● **THE TASK**
Copy the data below word for word, leaving out the pictures.

——————

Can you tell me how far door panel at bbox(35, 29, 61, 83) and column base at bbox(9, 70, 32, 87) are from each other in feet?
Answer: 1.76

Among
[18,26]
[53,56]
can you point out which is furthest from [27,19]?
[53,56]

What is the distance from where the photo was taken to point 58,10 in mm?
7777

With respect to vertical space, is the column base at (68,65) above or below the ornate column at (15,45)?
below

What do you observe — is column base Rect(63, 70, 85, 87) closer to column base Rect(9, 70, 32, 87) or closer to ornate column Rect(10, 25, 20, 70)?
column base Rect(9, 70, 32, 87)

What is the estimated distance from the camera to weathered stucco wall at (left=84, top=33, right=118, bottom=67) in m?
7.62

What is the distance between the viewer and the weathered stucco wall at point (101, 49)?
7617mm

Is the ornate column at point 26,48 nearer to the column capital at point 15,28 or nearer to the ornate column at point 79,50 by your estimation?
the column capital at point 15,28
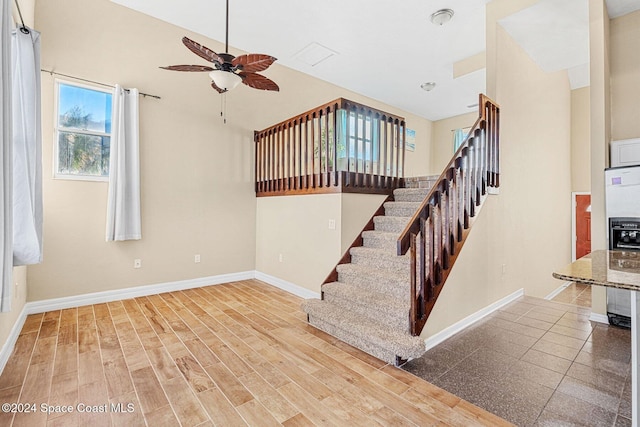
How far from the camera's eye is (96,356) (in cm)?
242

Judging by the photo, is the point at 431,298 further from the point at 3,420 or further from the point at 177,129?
the point at 177,129

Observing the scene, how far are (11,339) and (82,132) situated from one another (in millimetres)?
2386

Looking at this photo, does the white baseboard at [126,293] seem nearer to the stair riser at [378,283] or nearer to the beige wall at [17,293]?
the beige wall at [17,293]

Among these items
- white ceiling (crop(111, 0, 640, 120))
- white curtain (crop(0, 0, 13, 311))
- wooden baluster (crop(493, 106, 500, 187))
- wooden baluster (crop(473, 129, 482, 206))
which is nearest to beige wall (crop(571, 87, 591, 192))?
white ceiling (crop(111, 0, 640, 120))

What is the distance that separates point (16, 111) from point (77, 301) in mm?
2408

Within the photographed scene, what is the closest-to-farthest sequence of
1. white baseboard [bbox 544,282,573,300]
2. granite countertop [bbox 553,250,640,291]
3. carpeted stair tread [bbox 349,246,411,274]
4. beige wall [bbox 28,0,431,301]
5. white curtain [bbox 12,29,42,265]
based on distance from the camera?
granite countertop [bbox 553,250,640,291], white curtain [bbox 12,29,42,265], carpeted stair tread [bbox 349,246,411,274], beige wall [bbox 28,0,431,301], white baseboard [bbox 544,282,573,300]

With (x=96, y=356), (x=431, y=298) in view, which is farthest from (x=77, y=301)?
(x=431, y=298)

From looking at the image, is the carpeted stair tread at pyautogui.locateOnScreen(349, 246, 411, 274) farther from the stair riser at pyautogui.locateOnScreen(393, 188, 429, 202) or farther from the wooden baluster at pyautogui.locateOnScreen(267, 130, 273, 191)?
the wooden baluster at pyautogui.locateOnScreen(267, 130, 273, 191)

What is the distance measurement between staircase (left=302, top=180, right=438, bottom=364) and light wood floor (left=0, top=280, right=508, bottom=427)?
12 centimetres

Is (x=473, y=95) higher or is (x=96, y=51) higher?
(x=473, y=95)

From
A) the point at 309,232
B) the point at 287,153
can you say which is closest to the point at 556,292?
the point at 309,232

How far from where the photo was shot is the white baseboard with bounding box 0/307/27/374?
7.40ft

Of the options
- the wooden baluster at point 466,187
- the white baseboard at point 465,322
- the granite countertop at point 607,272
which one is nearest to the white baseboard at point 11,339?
the white baseboard at point 465,322

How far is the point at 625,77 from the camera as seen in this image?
11.4 feet
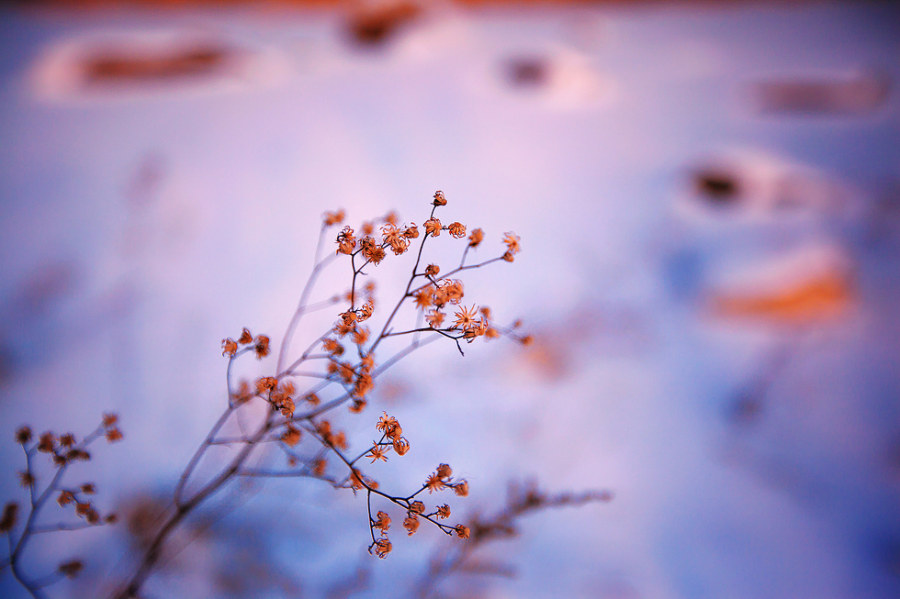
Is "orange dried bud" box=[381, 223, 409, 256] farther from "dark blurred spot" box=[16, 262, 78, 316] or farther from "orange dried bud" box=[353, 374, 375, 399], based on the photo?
"dark blurred spot" box=[16, 262, 78, 316]

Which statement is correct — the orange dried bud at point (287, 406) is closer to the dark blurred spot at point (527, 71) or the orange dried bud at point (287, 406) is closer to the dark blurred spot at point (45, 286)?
the dark blurred spot at point (45, 286)

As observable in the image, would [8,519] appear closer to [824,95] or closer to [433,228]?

——————

● **WRITTEN SOLUTION**
Can you tell me how far door panel at bbox(35, 29, 61, 83) and column base at bbox(9, 70, 32, 87) are from each other in feet?
Answer: 1.76

Among
[18,26]
[53,56]
can you point out which is furthest from [27,19]?
[53,56]

What is the distance from where the photo was taken to point 58,10 in mm?
7777

With respect to vertical space, is the column base at (68,65) above or below the ornate column at (15,45)?
below

What do you observe — is column base Rect(63, 70, 85, 87) closer to column base Rect(9, 70, 32, 87) or closer to ornate column Rect(10, 25, 20, 70)?
column base Rect(9, 70, 32, 87)

What is the estimated distance from the camera to weathered stucco wall at (left=84, top=33, right=118, bottom=67) in m?
7.62

What is the distance between the viewer and the weathered stucco wall at point (101, 49)?
7617mm

Is the ornate column at point 26,48 nearer to the column capital at point 15,28 or nearer to the ornate column at point 79,50 by your estimation?
the column capital at point 15,28
How far from the camera's eye is (96,356) (in cm)?
242

Judging by the photo, is the point at 431,298 further from the point at 3,420 or further from the point at 177,129?
the point at 177,129

Observing the scene, how far are (11,339) and (82,132) situated from one another (in millimetres)?
2386

Looking at this photo, does the white baseboard at [126,293] seem nearer to the stair riser at [378,283] or nearer to the beige wall at [17,293]?
the beige wall at [17,293]

Among these items
- white ceiling (crop(111, 0, 640, 120))
- white curtain (crop(0, 0, 13, 311))
- wooden baluster (crop(493, 106, 500, 187))
- wooden baluster (crop(473, 129, 482, 206))
which is nearest to beige wall (crop(571, 87, 591, 192))?
white ceiling (crop(111, 0, 640, 120))

What is the distance that separates point (16, 111) from point (77, 301) in mm?
2408

Within the photographed scene, what is the closest-to-farthest sequence of
1. white baseboard [bbox 544,282,573,300]
2. granite countertop [bbox 553,250,640,291]
3. carpeted stair tread [bbox 349,246,411,274]
4. beige wall [bbox 28,0,431,301]
5. white curtain [bbox 12,29,42,265]
based on distance from the camera?
granite countertop [bbox 553,250,640,291], white curtain [bbox 12,29,42,265], carpeted stair tread [bbox 349,246,411,274], beige wall [bbox 28,0,431,301], white baseboard [bbox 544,282,573,300]

With (x=96, y=356), (x=431, y=298) in view, which is farthest from (x=77, y=301)?
(x=431, y=298)

From looking at the image, is the carpeted stair tread at pyautogui.locateOnScreen(349, 246, 411, 274) farther from the stair riser at pyautogui.locateOnScreen(393, 188, 429, 202) or farther from the wooden baluster at pyautogui.locateOnScreen(267, 130, 273, 191)?
the wooden baluster at pyautogui.locateOnScreen(267, 130, 273, 191)

What is the distance measurement between staircase (left=302, top=180, right=438, bottom=364) and light wood floor (left=0, top=280, right=508, bottom=427)?
12 centimetres

Is (x=473, y=95) higher or is (x=96, y=51) higher?
(x=473, y=95)

From
A) the point at 309,232
B) the point at 287,153
can you say which is closest to the point at 556,292?
the point at 309,232

How far from where the photo was shot is the white baseboard with bounding box 0/307/27/374?
7.40ft

Of the options
- the wooden baluster at point 466,187
- the white baseboard at point 465,322
- the granite countertop at point 607,272
which one is nearest to the white baseboard at point 11,339?
the white baseboard at point 465,322

How far is the point at 625,77 from the camera as seen in this image?
11.4 feet
Is "orange dried bud" box=[381, 223, 409, 256] farther from "dark blurred spot" box=[16, 262, 78, 316] or farther from "orange dried bud" box=[353, 374, 375, 399], based on the photo?
"dark blurred spot" box=[16, 262, 78, 316]

Which statement is correct — the orange dried bud at point (287, 406) is closer to the dark blurred spot at point (527, 71) or the orange dried bud at point (287, 406) is closer to the dark blurred spot at point (45, 286)?
the dark blurred spot at point (45, 286)

As observable in the image, would [8,519] appear closer to [824,95] or closer to [433,228]?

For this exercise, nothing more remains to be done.